Authored by mstorsjo on Nov 10 2020, 1:29 AM.

Details

Summary

Also set the preferred separator to backslash.

libc++ doesn't compile successfully for windows prior to this change, and this change on its own isn't enough to make it compile successfully either, but is the first stepping stone towards making it work correctly.

Most of operations.cpp will need to be touched, both for calling functions that take wchar paths, but also for using other windows specific functions instead of the posix functions used so far; that is handled in later commits.

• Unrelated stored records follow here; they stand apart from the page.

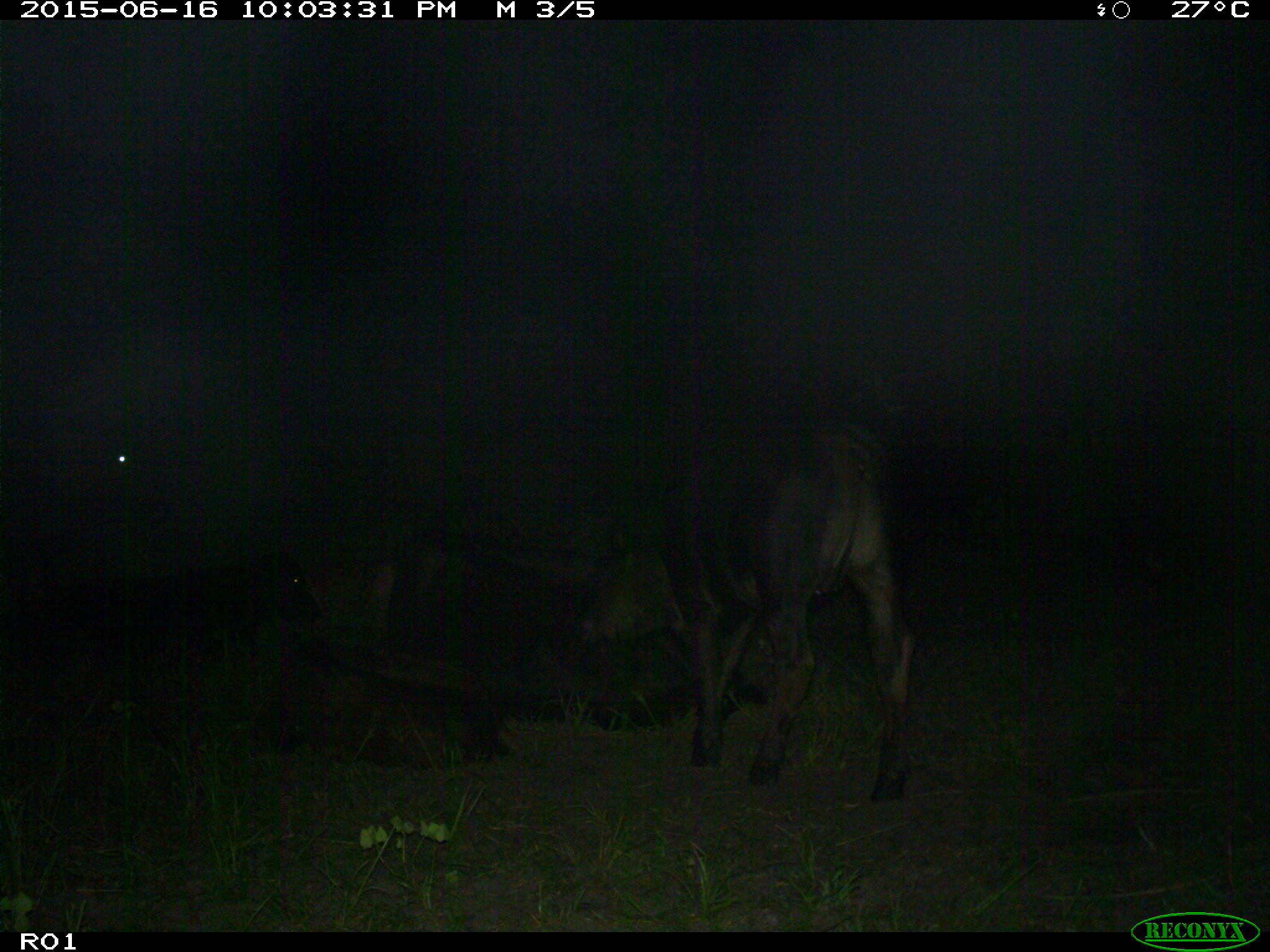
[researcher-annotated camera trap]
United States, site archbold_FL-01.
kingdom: Animalia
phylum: Chordata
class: Mammalia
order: Artiodactyla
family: Bovidae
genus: Bos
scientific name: Bos taurus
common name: domestic cow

Changing parts of operations.cpp to generalize the string type handling in code that doesn't touch system functions.

Diff Detail

Event Timeline

mstorsjo created this revision.Nov 10 2020, 1:29 AM
Herald added a project: Restricted Project. · View Herald TranscriptNov 10 2020, 1:29 AM
Herald added 1 blocking reviewer(s): Restricted Project. · View Herald Transcript
amccarth added inline comments.Dec 1 2020, 1:55 PM
libcxx/src/filesystem/operations.cpp
176–179

Is "/" the preferred representation of the root directory even on Windows?

mstorsjo added inline comments.Dec 1 2020, 2:01 PM
libcxx/src/filesystem/operations.cpp
176–179

No; this patch just handles the char->wchar transition. This particular case is changed to return backslashes in D91176 as part of making the path parser handle windows specific concepts as "root name".

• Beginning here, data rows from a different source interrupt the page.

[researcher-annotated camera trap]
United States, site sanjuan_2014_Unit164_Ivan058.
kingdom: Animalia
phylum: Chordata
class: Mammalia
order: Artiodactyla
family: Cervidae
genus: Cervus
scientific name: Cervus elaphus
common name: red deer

mstorsjo added inline comments.Dec 1 2020, 2:04 PM
libcxx/src/filesystem/operations.cpp
176–179

Ok, I see that I generally change the preferred separator to backslashes here, so I guess I could move that bit from that other patch into this one as well if you want it strictly that way - it originated in that patch as it came from trying to make the path parser/iterator return the right things.

mstorsjo updated this revision to Diff 308893.Dec 2 2020, 12:20 AM

Rebased; moved bit from later patch for making PathParser::operator* return backslashes where relevant into this patch.

mstorsjo updated this revision to Diff 309783.Dec 6 2020, 11:37 AM
mstorsjo set the repository for this revision to rG LLVM Github Monorepo.

Rebase

curdeius added inline comments.
libcxx/include/filesystem
725

Wouldn't it be wise to reserve at least the minimum expected output size?
It seems that there are some places that a reserve would fit well.
But that's out of scope of this patch.

1129

Shouldn't there be a difference between string and generic_string, the former returning native format (with backslash on Windows?) and the latter always path with forward slashes?

1137

The comment doesn't match the #if.

1297–1298

Hmm?

1307–1308

Ditto.

libcxx/src/filesystem/operations.cpp
176–179

Why does it depend on RawEntry and not on OS only?

curdeius added inline comments.Dec 9 2020, 1:00 PM
libcxx/include/filesystem
579

Do you really need this type? Can't you use __u8_string::value_type instead?

mstorsjo added inline comments.Dec 9 2020, 1:11 PM
libcxx/include/filesystem
1129

Yes, there's a difference; that aspect is corrected later in patch [24/N] in D91181. (I understand that it'd be cleaner to review if all changed code lands in the right form directly the first time it's touched - but that'd make the first patches even more unwieldy - so here I try to primarily focus on getting the wchar_t aspect right.)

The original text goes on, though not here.